Bonds seem to have found a top in yields as the 4% 10 year yield area has lots of resistance, going back to 2009 and 2010, and is close enough to the terminal rate of this rate hiking cycle to attract fixed income buyers.  The stock market rally on Monday and Tuesday is largely based on the hopium of the Fed being less hawkish based on bad news like Credit Suisse, gilt market last week, and a disappointing ISM number.  But it looks like the stock market is running with that hopium a lot more than the bond market, which has given back most of its gains that it made earlier this week.  It once again reaffirms the belief that the stock bulls are still clinging to hopes of a "strong" bear market rally, like what you saw from June to August, while the bond bulls have mostly been extinguished and are reluctant to buy the hope of a Fed pivot until they actually see much weaker econ. data come through.  

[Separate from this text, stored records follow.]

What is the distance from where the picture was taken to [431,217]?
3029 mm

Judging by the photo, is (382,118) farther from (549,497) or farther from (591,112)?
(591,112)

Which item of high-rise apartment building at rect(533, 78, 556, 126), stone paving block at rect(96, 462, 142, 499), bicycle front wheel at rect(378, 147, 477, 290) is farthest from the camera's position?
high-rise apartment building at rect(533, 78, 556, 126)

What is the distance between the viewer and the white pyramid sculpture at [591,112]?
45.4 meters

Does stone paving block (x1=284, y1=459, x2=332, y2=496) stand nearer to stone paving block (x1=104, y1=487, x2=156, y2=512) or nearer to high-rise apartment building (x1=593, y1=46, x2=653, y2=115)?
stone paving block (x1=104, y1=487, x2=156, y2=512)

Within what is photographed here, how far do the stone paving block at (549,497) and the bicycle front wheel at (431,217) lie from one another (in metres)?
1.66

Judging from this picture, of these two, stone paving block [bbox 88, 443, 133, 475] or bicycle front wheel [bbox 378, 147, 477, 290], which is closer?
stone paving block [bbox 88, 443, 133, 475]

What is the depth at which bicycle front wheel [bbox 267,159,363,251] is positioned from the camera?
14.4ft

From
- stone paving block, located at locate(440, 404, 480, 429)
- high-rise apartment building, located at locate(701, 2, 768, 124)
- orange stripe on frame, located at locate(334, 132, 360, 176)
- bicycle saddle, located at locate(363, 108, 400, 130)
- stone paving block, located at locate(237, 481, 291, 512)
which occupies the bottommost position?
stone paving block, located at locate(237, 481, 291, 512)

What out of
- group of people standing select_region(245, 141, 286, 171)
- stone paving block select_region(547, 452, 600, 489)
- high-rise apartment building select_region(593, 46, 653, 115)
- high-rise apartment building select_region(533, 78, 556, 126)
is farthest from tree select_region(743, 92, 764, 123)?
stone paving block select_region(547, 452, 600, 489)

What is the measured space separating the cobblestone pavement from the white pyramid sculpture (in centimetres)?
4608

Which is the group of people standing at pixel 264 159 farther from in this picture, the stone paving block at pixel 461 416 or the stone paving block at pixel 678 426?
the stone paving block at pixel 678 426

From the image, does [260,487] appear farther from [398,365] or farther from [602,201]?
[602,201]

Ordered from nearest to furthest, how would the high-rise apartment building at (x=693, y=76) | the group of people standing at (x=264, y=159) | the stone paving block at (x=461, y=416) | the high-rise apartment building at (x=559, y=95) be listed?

Re-shorted what I covered on Friday into the rally on Tuesday.  Keeping it simple.  Covering on deep dips to free up cash to sell short term rips.  With nonfarm payrolls on Friday and CPI next Thursday, expecting investors to be reluctant to pay up going into those data points. 

9 comments:

Anonymous said...

Do you worry about a big risk of a crazy rally given how the market made a come back today? Even a slow grind up can be painful for shorts

Market Owl said...

Its possible, if it got back to 4000 I would be surprised. Can’t rule anything out. I will probablu trim some shorts ahead of CPI next Thursday. But want to maintain some shorts especially in retail favorite names.

Anonymous said...

What are those names? Is there a chance retail is shorting those ?

Market Owl said...

TSLA, and have some small cap pump and dump shorts.

MM111 said...

Just enjoying watching all the flip floppers flip from bull to bear again.

MM111 said...

Wow relentlessly down. Poor bulls. Was hoping for a bit more to the upside, vix down to the mid 20's, and then they would push it down from there because those bulls can be vicious. Almost entire up move retraced. Good call MO.

Market Owl said...

Covered some shorts middday. Will cover the rest on Monday/Tuesday ahead of CPI.

Anonymous said...

How are you going to tie a U-haul to back of your hearst?

Can't take it with you. Rich or poor, in a nuclear holocaust, everything burns. Oh shit

Market Owl said...

No point in worrying about a nuclear holocaust. I am an optimist on that worry. I think Putin is done within 6 mo. Nuke or no nuke.